→ **Stated task**: Copy all of the material exactly. Pictures are not to appear in the copy.

→ **Entries taken from a collection**:
>> START

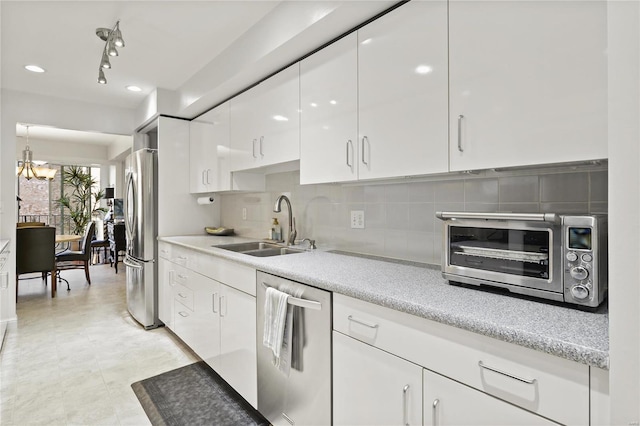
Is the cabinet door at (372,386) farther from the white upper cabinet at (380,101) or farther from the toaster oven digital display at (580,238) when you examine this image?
the white upper cabinet at (380,101)

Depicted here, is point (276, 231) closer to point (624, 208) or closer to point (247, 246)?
point (247, 246)

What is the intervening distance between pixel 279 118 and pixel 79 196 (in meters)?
7.69

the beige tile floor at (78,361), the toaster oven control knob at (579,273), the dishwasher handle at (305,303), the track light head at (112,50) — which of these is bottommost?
the beige tile floor at (78,361)

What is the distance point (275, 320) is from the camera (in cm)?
166

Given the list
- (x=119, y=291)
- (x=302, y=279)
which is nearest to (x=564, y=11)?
(x=302, y=279)

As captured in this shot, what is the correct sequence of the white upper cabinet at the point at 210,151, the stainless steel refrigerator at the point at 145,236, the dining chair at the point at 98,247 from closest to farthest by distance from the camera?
1. the white upper cabinet at the point at 210,151
2. the stainless steel refrigerator at the point at 145,236
3. the dining chair at the point at 98,247

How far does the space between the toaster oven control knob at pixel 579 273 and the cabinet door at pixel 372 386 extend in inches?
20.9

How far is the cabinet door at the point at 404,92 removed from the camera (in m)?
1.40

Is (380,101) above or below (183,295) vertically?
above

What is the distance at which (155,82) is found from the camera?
3.28 m

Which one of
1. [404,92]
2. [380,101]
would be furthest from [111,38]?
[404,92]

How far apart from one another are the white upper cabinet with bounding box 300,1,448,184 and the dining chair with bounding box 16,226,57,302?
4343mm

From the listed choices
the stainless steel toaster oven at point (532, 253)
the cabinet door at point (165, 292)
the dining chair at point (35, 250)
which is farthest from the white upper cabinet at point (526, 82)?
the dining chair at point (35, 250)

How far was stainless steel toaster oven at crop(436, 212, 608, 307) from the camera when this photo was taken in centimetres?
98
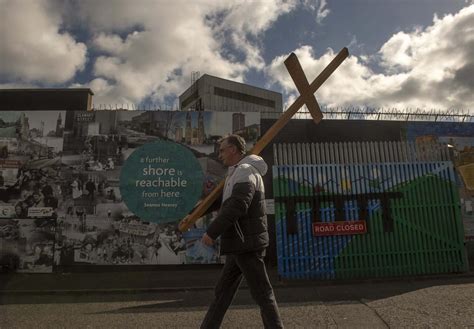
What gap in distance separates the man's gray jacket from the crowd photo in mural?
547 cm

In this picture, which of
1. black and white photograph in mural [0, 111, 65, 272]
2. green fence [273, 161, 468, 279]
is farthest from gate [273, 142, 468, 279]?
black and white photograph in mural [0, 111, 65, 272]

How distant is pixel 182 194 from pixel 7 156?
14.6ft

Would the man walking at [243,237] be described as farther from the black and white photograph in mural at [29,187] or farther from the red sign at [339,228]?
the black and white photograph in mural at [29,187]

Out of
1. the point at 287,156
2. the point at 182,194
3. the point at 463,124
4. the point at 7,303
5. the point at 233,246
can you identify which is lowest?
the point at 7,303

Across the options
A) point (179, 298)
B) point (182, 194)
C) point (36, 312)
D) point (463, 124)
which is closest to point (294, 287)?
point (179, 298)

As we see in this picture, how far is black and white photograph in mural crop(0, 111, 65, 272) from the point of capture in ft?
26.6

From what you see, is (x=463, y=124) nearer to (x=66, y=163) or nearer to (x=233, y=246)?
(x=233, y=246)

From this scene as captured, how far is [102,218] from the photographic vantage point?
826 cm

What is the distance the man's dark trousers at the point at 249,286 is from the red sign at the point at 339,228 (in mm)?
4129

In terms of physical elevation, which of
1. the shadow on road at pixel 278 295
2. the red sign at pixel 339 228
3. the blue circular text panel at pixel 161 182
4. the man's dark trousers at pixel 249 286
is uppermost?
the blue circular text panel at pixel 161 182

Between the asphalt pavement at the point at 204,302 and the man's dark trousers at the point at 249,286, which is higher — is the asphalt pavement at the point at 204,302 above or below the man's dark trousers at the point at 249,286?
below

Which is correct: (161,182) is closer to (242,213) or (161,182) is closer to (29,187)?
(29,187)

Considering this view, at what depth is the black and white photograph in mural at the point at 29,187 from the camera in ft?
26.6

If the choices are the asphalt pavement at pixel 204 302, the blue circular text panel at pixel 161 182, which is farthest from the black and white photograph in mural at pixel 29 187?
the blue circular text panel at pixel 161 182
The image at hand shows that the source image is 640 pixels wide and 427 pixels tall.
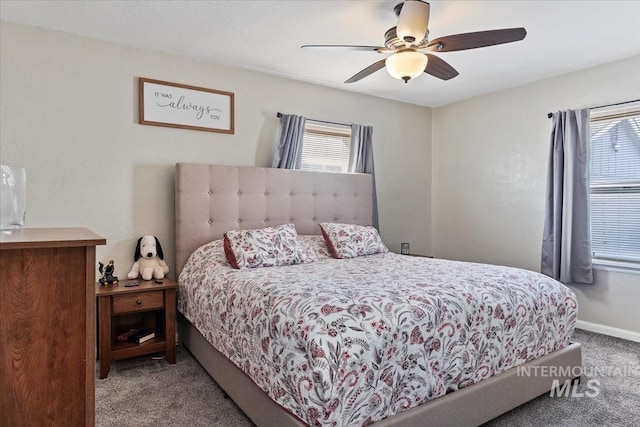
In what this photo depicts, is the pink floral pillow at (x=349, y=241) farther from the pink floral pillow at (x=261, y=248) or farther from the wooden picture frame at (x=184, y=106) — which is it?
the wooden picture frame at (x=184, y=106)

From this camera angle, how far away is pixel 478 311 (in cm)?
191

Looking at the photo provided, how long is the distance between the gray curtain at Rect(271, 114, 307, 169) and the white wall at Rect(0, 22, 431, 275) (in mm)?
115

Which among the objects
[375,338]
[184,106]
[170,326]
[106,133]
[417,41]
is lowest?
[170,326]

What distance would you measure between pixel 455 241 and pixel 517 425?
296 cm

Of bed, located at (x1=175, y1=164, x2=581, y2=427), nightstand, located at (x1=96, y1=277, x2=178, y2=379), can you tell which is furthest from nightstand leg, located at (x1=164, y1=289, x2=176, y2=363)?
bed, located at (x1=175, y1=164, x2=581, y2=427)

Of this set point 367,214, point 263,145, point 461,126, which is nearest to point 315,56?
point 263,145

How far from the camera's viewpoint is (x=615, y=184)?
3.45 metres

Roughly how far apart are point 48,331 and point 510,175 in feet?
14.0

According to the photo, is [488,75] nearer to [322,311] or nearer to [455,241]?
[455,241]

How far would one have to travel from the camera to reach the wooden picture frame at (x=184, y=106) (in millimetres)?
3154

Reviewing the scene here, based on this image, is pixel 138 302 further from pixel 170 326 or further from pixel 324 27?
pixel 324 27

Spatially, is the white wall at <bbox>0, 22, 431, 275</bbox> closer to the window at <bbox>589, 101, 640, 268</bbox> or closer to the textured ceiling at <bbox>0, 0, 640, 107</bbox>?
the textured ceiling at <bbox>0, 0, 640, 107</bbox>

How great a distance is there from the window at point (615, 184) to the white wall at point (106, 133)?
286cm

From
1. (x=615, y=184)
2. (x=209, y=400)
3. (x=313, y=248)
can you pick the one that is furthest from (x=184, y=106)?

>> END

→ **Exercise response**:
Is the cabinet door at (372,386) farther from the white upper cabinet at (380,101) or farther from the toaster oven digital display at (580,238) when you examine this image?
the white upper cabinet at (380,101)

Depicted here, is point (276, 231) closer to point (624, 208) or closer to point (247, 246)?
point (247, 246)

What is the intervening distance between pixel 279 118 and pixel 79 196 (in meters)?
7.69

the beige tile floor at (78,361), the toaster oven control knob at (579,273), the dishwasher handle at (305,303), the track light head at (112,50) — which of these is bottommost?
the beige tile floor at (78,361)

What is the distance point (275, 320) is from the camera (in cm)?
166

Given the list
- (x=119, y=291)
- (x=302, y=279)
which is nearest to (x=564, y=11)?
(x=302, y=279)

As captured in this shot, what is the correct sequence of the white upper cabinet at the point at 210,151, the stainless steel refrigerator at the point at 145,236, the dining chair at the point at 98,247 from closest to farthest by distance from the camera?
1. the white upper cabinet at the point at 210,151
2. the stainless steel refrigerator at the point at 145,236
3. the dining chair at the point at 98,247

How far does the space between the toaster oven control knob at pixel 579 273 and the cabinet door at pixel 372 386 extend in inches?
20.9

How far is the cabinet door at the point at 404,92 removed from the camera (in m)?
1.40

Is (380,101) above or below (183,295) vertically?
above

What is the distance at which (155,82) is found from the camera?
3.28 m

Which one of
1. [404,92]
2. [380,101]
would be furthest from [111,38]?
[404,92]

How far apart from one another are the white upper cabinet with bounding box 300,1,448,184 and the dining chair with bounding box 16,226,57,302?
4343mm

From the listed choices
the stainless steel toaster oven at point (532, 253)
the cabinet door at point (165, 292)
the dining chair at point (35, 250)
which is farthest from the white upper cabinet at point (526, 82)?
the dining chair at point (35, 250)

How far was stainless steel toaster oven at crop(436, 212, 608, 307) from the camera when this photo was taken in centimetres?
98
What gap in distance separates the man's gray jacket from the crowd photo in mural?
547 cm

In this picture, which of
1. black and white photograph in mural [0, 111, 65, 272]
2. green fence [273, 161, 468, 279]
is farthest from gate [273, 142, 468, 279]?
black and white photograph in mural [0, 111, 65, 272]

How distant is pixel 182 194 from pixel 7 156?
14.6ft

Would the man walking at [243,237] be described as farther from the black and white photograph in mural at [29,187] or farther from the red sign at [339,228]?
the black and white photograph in mural at [29,187]

Out of
1. the point at 287,156
2. the point at 182,194
3. the point at 463,124
4. the point at 7,303
5. the point at 233,246
can you identify which is lowest?
the point at 7,303

Across the options
A) point (179, 298)
B) point (182, 194)
C) point (36, 312)
D) point (463, 124)
which is closest to point (294, 287)?
point (179, 298)

As we see in this picture, how far is black and white photograph in mural crop(0, 111, 65, 272) from the point of capture in ft?
26.6

From what you see, is (x=463, y=124) nearer to (x=66, y=163) or nearer to (x=233, y=246)?
(x=233, y=246)

From this scene as captured, how far is [102,218] from the photographic vantage point?
826 cm

What is the distance the man's dark trousers at the point at 249,286 is from the red sign at the point at 339,228 (in mm)?
4129

In terms of physical elevation, which of
1. the shadow on road at pixel 278 295
2. the red sign at pixel 339 228
3. the blue circular text panel at pixel 161 182
4. the man's dark trousers at pixel 249 286
is uppermost?
the blue circular text panel at pixel 161 182

Between the asphalt pavement at the point at 204,302 and the man's dark trousers at the point at 249,286, which is higher — is the asphalt pavement at the point at 204,302 above or below the man's dark trousers at the point at 249,286?
below

Which is correct: (161,182) is closer to (242,213) or (161,182) is closer to (29,187)?
(29,187)

Considering this view, at what depth is the black and white photograph in mural at the point at 29,187 from the camera in ft?
26.6

If the choices are the asphalt pavement at pixel 204 302, the blue circular text panel at pixel 161 182, which is farthest from the black and white photograph in mural at pixel 29 187?
the blue circular text panel at pixel 161 182
The image at hand shows that the source image is 640 pixels wide and 427 pixels tall.
In what this photo depicts, is the pink floral pillow at (x=349, y=241) farther from the pink floral pillow at (x=261, y=248) or farther from the wooden picture frame at (x=184, y=106) — which is it?
the wooden picture frame at (x=184, y=106)

From this camera angle, how far away is pixel 478 311 (in cm)?
191

Looking at the photo provided, how long is the distance between the gray curtain at Rect(271, 114, 307, 169) and the white wall at Rect(0, 22, 431, 275) (in mm)?
115

Which among the objects
[375,338]
[184,106]
[170,326]
[106,133]
[417,41]
is lowest?
[170,326]

What distance would you measure between pixel 455 241 and pixel 517 425?
296 cm

Of bed, located at (x1=175, y1=164, x2=581, y2=427), nightstand, located at (x1=96, y1=277, x2=178, y2=379), can you tell which is furthest from nightstand leg, located at (x1=164, y1=289, x2=176, y2=363)?
bed, located at (x1=175, y1=164, x2=581, y2=427)

Of this set point 367,214, point 263,145, point 461,126, which is nearest to point 315,56?
point 263,145

How far from the camera's viewpoint is (x=615, y=184)?
3.45 metres

Roughly how far apart are point 48,331 and point 510,175 in feet?
14.0

According to the photo, is [488,75] nearer to [322,311] or nearer to [455,241]?
[455,241]

How far would one have to travel from the camera to reach the wooden picture frame at (x=184, y=106) (in millimetres)?
3154

Reviewing the scene here, based on this image, is pixel 138 302 further from pixel 170 326 or further from pixel 324 27?
pixel 324 27

Spatially, is the white wall at <bbox>0, 22, 431, 275</bbox> closer to the window at <bbox>589, 101, 640, 268</bbox> or closer to the textured ceiling at <bbox>0, 0, 640, 107</bbox>?
the textured ceiling at <bbox>0, 0, 640, 107</bbox>

How great a distance is there from the window at point (615, 184) to the white wall at point (106, 133)?
286cm

From
1. (x=615, y=184)
2. (x=209, y=400)
3. (x=313, y=248)
can you pick the one that is furthest from (x=184, y=106)?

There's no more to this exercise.